Required task.
Please rewrite the lines below with "white road marking line" replaced by "white lane stripe" wherever it occurs, leaving everything else unchanged and leaving out the pictures.

*** Data records ***

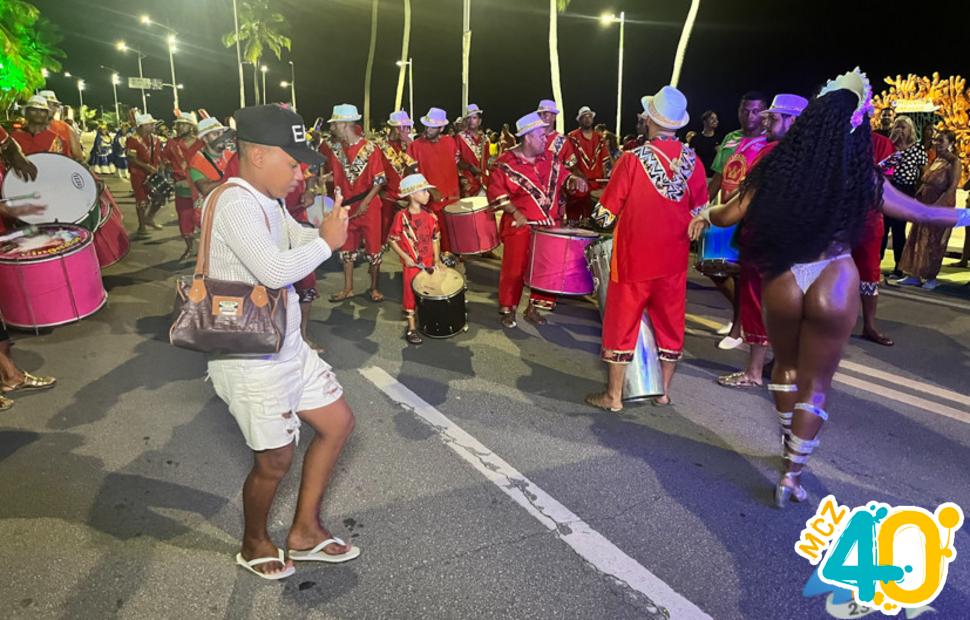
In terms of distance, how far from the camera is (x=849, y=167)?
123 inches

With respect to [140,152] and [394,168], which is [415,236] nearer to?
[394,168]

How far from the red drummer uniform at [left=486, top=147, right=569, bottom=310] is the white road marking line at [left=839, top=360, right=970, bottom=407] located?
Result: 2.77m

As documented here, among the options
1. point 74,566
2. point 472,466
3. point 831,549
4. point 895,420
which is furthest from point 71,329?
point 895,420

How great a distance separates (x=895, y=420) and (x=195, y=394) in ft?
17.0

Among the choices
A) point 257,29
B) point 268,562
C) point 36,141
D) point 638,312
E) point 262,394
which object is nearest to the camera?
point 262,394

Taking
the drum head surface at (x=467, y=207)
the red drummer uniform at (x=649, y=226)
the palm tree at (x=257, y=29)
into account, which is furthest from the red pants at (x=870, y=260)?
the palm tree at (x=257, y=29)

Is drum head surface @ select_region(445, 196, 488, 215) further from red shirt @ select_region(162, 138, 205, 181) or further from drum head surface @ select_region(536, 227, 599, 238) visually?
red shirt @ select_region(162, 138, 205, 181)

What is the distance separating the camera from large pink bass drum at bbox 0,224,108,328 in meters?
5.46

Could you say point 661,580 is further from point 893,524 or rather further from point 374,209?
point 374,209

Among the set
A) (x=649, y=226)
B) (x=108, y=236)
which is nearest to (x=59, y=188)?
(x=108, y=236)

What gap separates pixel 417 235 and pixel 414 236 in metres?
0.03

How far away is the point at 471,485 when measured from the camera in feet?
12.0

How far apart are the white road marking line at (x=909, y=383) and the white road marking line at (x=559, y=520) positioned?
140 inches

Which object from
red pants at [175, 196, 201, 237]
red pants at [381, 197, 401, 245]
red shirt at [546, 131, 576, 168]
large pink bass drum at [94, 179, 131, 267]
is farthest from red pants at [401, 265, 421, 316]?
red pants at [175, 196, 201, 237]
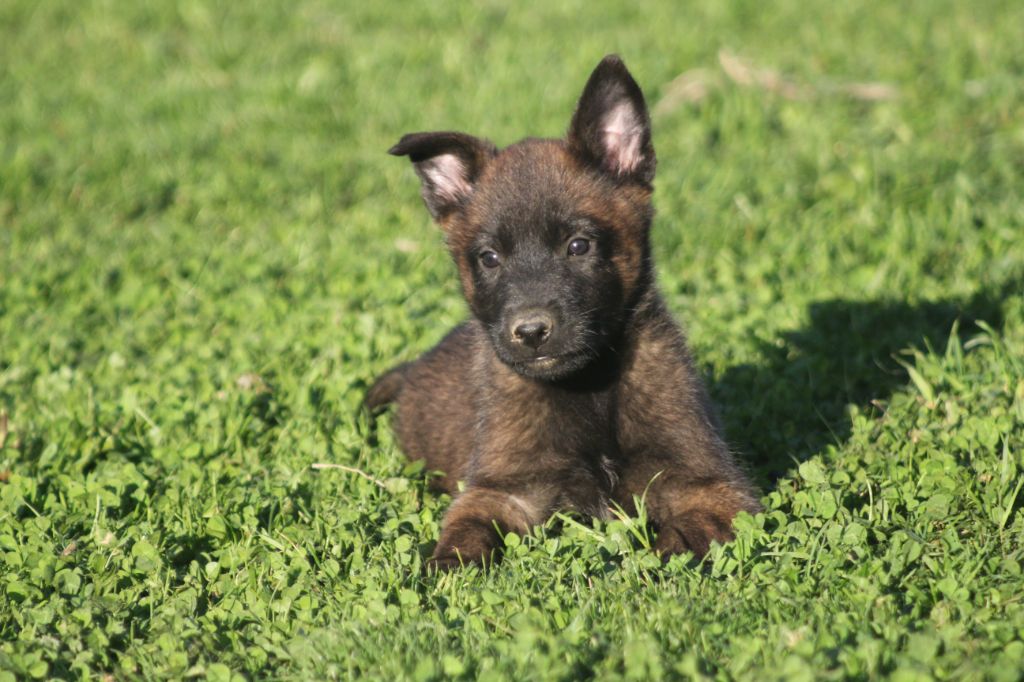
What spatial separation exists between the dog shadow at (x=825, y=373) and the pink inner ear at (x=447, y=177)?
1.44 metres

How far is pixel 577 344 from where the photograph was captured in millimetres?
4359

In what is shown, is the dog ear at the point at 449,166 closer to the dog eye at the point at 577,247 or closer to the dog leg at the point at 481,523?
the dog eye at the point at 577,247

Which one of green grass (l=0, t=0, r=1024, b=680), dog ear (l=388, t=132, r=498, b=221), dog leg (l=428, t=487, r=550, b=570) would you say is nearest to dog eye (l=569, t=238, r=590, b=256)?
dog ear (l=388, t=132, r=498, b=221)

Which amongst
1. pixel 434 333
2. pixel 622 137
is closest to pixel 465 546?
pixel 622 137

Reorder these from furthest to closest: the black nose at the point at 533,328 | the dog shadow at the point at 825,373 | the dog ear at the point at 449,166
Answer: the dog shadow at the point at 825,373 → the dog ear at the point at 449,166 → the black nose at the point at 533,328

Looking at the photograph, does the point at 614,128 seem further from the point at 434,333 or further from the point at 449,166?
the point at 434,333

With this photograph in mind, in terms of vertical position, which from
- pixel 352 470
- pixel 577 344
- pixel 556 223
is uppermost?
pixel 556 223

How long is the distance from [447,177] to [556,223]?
2.20 ft

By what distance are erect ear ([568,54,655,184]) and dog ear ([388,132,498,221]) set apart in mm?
376

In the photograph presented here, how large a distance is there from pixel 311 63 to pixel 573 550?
25.0 ft

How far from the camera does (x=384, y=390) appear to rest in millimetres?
5742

***

Solution.
In terms of distance, how far from the camera is (x=849, y=167)?
123 inches

With respect to [140,152] and [394,168], which is [415,236] nearer to?
[394,168]

How far from the red drummer uniform at [left=486, top=147, right=569, bottom=310] is the white lane stripe at [left=839, top=360, right=970, bottom=407] located?
Result: 2.77m

As documented here, among the options
1. point 74,566
2. point 472,466
3. point 831,549
4. point 895,420
which is furthest from point 71,329?
point 895,420

How great a distance separates (x=895, y=420) and (x=195, y=394) in ft?
17.0

Among the choices
A) point 257,29
B) point 268,562
C) point 36,141
D) point 638,312
E) point 262,394
which object is nearest to the camera?
point 262,394

Taking
the drum head surface at (x=467, y=207)
the red drummer uniform at (x=649, y=226)
the palm tree at (x=257, y=29)
into account, which is furthest from the red pants at (x=870, y=260)?
the palm tree at (x=257, y=29)

Is drum head surface @ select_region(445, 196, 488, 215) further from red shirt @ select_region(162, 138, 205, 181) or further from drum head surface @ select_region(536, 227, 599, 238) visually?
red shirt @ select_region(162, 138, 205, 181)

What is the distance separating the camera from large pink bass drum at bbox 0,224,108,328 in meters?
5.46

Could you say point 661,580 is further from point 893,524 or rather further from point 374,209?
point 374,209

Among the set
A) (x=649, y=226)
B) (x=108, y=236)
which is nearest to (x=59, y=188)?
(x=108, y=236)

What gap separates pixel 417 235 and pixel 414 236 in metres?
0.03

How far away is the point at 471,485 when measured from the camera in feet?
12.0

How far apart are the white lane stripe at (x=909, y=383) and the white lane stripe at (x=559, y=520) positioned?
140 inches

Which object from
red pants at [175, 196, 201, 237]
red pants at [381, 197, 401, 245]
red shirt at [546, 131, 576, 168]
large pink bass drum at [94, 179, 131, 267]
is farthest from red pants at [401, 265, 421, 316]?
red pants at [175, 196, 201, 237]
What spatial separation exists between the dog shadow at (x=825, y=373) and the pink inner ear at (x=447, y=177)?
1.44 metres

How far is pixel 577 344 from where the photograph was captured in millimetres?
4359

In what is shown, is the dog ear at the point at 449,166 closer to the dog eye at the point at 577,247 or closer to the dog leg at the point at 481,523?
the dog eye at the point at 577,247

Which one of green grass (l=0, t=0, r=1024, b=680), dog ear (l=388, t=132, r=498, b=221), dog leg (l=428, t=487, r=550, b=570) would you say is nearest to dog eye (l=569, t=238, r=590, b=256)?
dog ear (l=388, t=132, r=498, b=221)

Which amongst
1. pixel 434 333
2. pixel 622 137
is closest to pixel 465 546?
pixel 622 137

Reorder these from furthest to closest: the black nose at the point at 533,328 | the dog shadow at the point at 825,373 | the dog ear at the point at 449,166
Answer: the dog shadow at the point at 825,373 → the dog ear at the point at 449,166 → the black nose at the point at 533,328

Looking at the photograph, does the point at 614,128 seem further from the point at 434,333 or further from the point at 449,166?
the point at 434,333

With this photograph in mind, in terms of vertical position, which from
- pixel 352 470
- pixel 577 344
- pixel 556 223
is uppermost?
pixel 556 223

How long is the distance from [447,177] to [556,223]?
2.20 ft

By what distance are erect ear ([568,54,655,184]) and dog ear ([388,132,498,221]) set apart in mm?
376

In the photograph presented here, how large a distance is there from pixel 311 63 to pixel 573 550?
25.0 ft

How far from the camera does (x=384, y=390) appear to rest in millimetres?
5742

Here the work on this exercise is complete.